= Anna Tychsen =

Danish ballet dancer

Anna Regina Tychsen (1853–1896) was a German-born Danish ballet dancer. She perfected her technique with the result that she became a soloist as early as 1872. She is remembered in particular for her roles in August Bournonville's ballets, performing the title role in La Sylphide, Eliza and Victorine in Le Conservatoire and Céleste in Torreadoren.

==Biography==
Born on 1 September 1853 in Bremen, Anna Regina Scholl was the daughter of the sculptor Philip Jean Josef Scholl (1805–1861) and the actress Theodora Jocunda Dalhoff (1826–1892). When she was only five years old, she appeared on stage at the Odense Teater where her mother was employed. In 1861, she entered the Royal Danish Ballet School where she was taught by Georg Nicolai Brodersen (1819–1908). She also received private lessons from Bournonville at her home in Frederiksberg. On 11 October 1876, she married the Danish officer Valentin Emil Tychsen (1847–1914) in Odense.

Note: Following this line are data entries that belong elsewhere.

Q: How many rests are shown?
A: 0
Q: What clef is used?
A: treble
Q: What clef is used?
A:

When she was 14, she was allowed to appear in Pas de Trois Cousines together with Betty Hennings who was to perform with her frequently. Her début was on her 15th birthday when she danced a Spanish seguidilla. She completed her education at the Paris Opera Ballet School.

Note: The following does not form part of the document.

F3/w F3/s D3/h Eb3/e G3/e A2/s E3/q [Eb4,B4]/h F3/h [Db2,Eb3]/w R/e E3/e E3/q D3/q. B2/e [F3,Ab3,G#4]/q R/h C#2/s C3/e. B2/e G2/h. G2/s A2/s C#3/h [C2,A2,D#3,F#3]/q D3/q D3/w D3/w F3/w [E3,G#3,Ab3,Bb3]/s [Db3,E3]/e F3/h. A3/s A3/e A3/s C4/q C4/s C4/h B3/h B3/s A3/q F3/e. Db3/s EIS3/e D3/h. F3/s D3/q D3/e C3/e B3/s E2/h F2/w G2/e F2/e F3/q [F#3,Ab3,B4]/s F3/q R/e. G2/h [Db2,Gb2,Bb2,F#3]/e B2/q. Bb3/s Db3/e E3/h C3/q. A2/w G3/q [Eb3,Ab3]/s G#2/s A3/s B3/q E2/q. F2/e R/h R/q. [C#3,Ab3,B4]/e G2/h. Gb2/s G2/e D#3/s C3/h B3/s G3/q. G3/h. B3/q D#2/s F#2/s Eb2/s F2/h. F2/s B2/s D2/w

Tychsen had to fight hard for prominent roles as she did not exhibit the natural charisma of many of her colleagues. During her early training, Bournonville had commented that she would have to dance "twice as well as the others as she was really no beauty". She nevertheless progressed, succeeding in being assigned the role of Edvard, a naval cadet in Fjernt fra Danmark, in 1868. After becoming a soloist in 1872, she went on to perform in various roles in Bournonville's ballets. These included the title role in La Sylphide, Eliza and Victorine in Le Conservatoire and Céleste in Torreadoren. In 1887, she was a guest dancer at the Royal Swedish Opera. To enthusiastic applause, she retired in June 1889, once again as the naval cadet Edvard.

Anna Tychsen died in Copenhagen on 21 November 1896.